• Excerpted passage:
⟨

Merge "highly distributed coordinated notifications"

This commit is contained in:
Jenkins 2015-08-11 09:07:14 +00:00 committed by Gerrit Code Review
commit 3a91dd6c91

View File

@ -0,0 +1,182 @@
..
This work is licensed under a Creative Commons Attribution 3.0 Unported
License.
http://creativecommons.org/licenses/by/3.0/legalcode
============================================
Highly Distributed Coordinated Notifications
============================================
https://blueprints.launchpad.net/ceilometer/+spec/disributed-coordinated-notifications
In Kilo, support for coordinated notifications agents was added. This enabled
users to deploy multiple notification agents and ensured related messages
within a pipeline were funnelled into the same agent to allow for proper
aggregation calculations.
Problem description
===================
In the initial implementation, all the data relating to a pipeline was
funneled into a single queue per pipeline. While it ensured all corresponding
data is sent to the same place, it removed the ability to scale horizontally
as the pipeline queues can only have a single consumer listening to it.
This means that while multiple agents/handlers could be used to pull data off
main OpenStack queue, once the data reached pipeline processing, it was
relegated to a single worker.
Data can be handled in parallel even at the pipeline level. For example, when
there are no transformers, datapoints do not need to be handled sequentially.
Additionally, when transformers are present, datapoints of different resources
have no relevance to each other and can be handled in parallel.
Proposed change
===============
To parallelise and scale out processing, we will create multiple copies of
each pipeline. When a datapoint arrives, we will bucketise each datapoint by
a hashed grouping key. Each transfromer will have a grouping key assigned to it
to note any dependency requirements (ie. transformers that work on resource
ids). When setting up pipeline, all the keys of transformers in the pipeline
will be combined to ensure that related datapoints will be consistently sent
to the same pipeline for processing.

⟩

• Given exercise 1: Pull out every line of the entries that contains the word "order".

• Data entries:
⟨

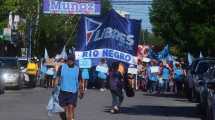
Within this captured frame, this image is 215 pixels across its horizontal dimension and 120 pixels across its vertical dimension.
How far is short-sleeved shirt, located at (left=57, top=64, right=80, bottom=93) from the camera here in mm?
16312

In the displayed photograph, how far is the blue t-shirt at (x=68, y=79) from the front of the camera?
16.3 m

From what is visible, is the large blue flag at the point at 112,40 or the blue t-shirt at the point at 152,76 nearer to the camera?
the large blue flag at the point at 112,40

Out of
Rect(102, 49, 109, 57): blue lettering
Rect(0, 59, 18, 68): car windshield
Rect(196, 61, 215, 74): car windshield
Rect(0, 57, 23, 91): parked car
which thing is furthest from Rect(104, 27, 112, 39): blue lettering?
Rect(0, 59, 18, 68): car windshield

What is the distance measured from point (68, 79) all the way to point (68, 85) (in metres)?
0.14

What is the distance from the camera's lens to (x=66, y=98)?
1633 cm

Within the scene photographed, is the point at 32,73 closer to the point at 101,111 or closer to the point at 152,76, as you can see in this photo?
the point at 152,76

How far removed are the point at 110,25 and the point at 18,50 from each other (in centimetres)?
4040

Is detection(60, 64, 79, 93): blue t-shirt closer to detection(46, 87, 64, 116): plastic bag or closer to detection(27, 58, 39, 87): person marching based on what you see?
detection(46, 87, 64, 116): plastic bag

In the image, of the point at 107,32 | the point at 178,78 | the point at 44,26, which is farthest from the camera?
the point at 44,26

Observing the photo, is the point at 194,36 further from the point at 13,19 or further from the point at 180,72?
the point at 13,19

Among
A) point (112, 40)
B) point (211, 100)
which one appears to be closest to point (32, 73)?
point (112, 40)

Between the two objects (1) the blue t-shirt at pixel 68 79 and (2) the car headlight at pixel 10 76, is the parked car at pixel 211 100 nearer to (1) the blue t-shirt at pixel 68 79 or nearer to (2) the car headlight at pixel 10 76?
(1) the blue t-shirt at pixel 68 79

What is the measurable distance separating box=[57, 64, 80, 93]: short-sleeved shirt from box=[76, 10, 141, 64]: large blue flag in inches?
515

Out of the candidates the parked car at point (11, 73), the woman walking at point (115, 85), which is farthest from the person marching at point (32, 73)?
the woman walking at point (115, 85)
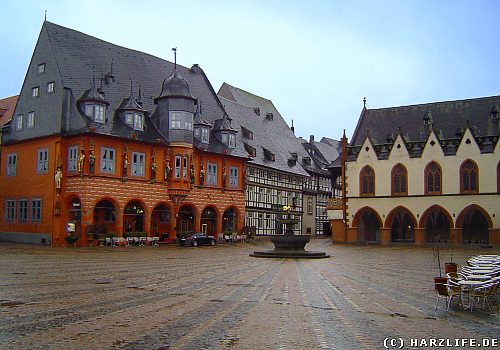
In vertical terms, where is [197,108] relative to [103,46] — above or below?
below

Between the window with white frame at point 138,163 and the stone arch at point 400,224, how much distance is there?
79.9 feet

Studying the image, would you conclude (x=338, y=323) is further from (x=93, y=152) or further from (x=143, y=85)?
(x=143, y=85)

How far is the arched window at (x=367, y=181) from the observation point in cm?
5644

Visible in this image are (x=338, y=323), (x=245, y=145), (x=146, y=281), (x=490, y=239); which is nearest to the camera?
(x=338, y=323)

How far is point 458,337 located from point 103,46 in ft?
155

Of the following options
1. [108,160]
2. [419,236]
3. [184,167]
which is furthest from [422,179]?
[108,160]

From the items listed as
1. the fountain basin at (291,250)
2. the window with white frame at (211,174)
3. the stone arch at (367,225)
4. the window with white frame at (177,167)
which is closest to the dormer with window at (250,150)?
the window with white frame at (211,174)

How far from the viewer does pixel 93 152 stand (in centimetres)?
4334

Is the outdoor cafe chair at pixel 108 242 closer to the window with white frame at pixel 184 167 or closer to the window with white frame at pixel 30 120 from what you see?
the window with white frame at pixel 184 167

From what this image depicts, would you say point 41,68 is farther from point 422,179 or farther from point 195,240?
point 422,179

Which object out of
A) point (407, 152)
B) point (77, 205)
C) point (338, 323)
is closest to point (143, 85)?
point (77, 205)

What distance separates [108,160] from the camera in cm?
4475

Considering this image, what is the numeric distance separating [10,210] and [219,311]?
41.0m

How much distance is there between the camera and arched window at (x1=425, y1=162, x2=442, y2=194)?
53188mm
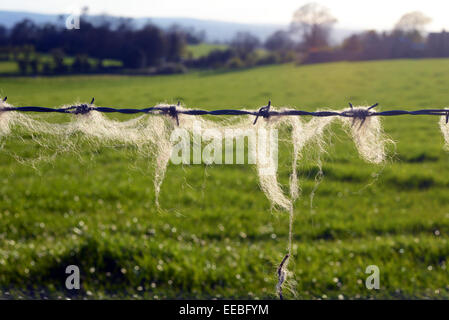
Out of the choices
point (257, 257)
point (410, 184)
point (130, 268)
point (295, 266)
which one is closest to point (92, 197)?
point (130, 268)

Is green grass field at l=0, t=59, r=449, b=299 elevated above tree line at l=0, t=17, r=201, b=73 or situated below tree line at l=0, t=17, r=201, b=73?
below

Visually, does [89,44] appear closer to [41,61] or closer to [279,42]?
[41,61]

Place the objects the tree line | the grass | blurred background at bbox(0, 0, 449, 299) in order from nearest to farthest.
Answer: blurred background at bbox(0, 0, 449, 299), the tree line, the grass

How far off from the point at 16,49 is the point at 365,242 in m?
37.6

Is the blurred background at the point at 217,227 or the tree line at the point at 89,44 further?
the tree line at the point at 89,44

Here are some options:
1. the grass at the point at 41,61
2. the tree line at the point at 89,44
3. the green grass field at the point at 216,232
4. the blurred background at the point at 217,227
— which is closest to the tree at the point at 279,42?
the tree line at the point at 89,44

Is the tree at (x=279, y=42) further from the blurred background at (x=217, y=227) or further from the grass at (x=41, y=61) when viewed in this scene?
the blurred background at (x=217, y=227)

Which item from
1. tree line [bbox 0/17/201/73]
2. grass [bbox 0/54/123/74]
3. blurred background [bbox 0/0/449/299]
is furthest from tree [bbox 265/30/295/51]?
blurred background [bbox 0/0/449/299]

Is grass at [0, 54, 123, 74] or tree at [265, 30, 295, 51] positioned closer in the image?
grass at [0, 54, 123, 74]

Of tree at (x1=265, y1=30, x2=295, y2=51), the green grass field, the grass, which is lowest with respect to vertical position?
the green grass field

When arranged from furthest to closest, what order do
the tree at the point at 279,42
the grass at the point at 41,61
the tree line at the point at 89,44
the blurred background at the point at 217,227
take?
the tree at the point at 279,42, the grass at the point at 41,61, the tree line at the point at 89,44, the blurred background at the point at 217,227

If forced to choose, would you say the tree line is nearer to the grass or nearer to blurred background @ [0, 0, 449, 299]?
the grass

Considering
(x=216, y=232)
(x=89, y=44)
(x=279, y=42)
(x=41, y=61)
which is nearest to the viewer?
(x=216, y=232)

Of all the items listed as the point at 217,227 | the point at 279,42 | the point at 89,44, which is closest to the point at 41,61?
the point at 89,44
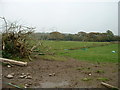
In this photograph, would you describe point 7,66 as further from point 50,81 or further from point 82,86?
point 82,86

⟩

• Given exercise 2:
Answer these questions from the notifications specification:
(a) In which release was support for coordinated notifications agents added?
(b) In the initial implementation, how many consumers could listen to a pipeline queue?
(c) Under the proposed change, by what will each arriving datapoint be bucketised?

• Exercise solution 1:
Place the objects the tree line | the grass | blurred background at bbox(0, 0, 449, 299) in order from nearest to farthest.
When arranged from furthest to closest, what order do

• Exercise solution 2:
(a) Kilo.
(b) A single consumer.
(c) A hashed grouping key.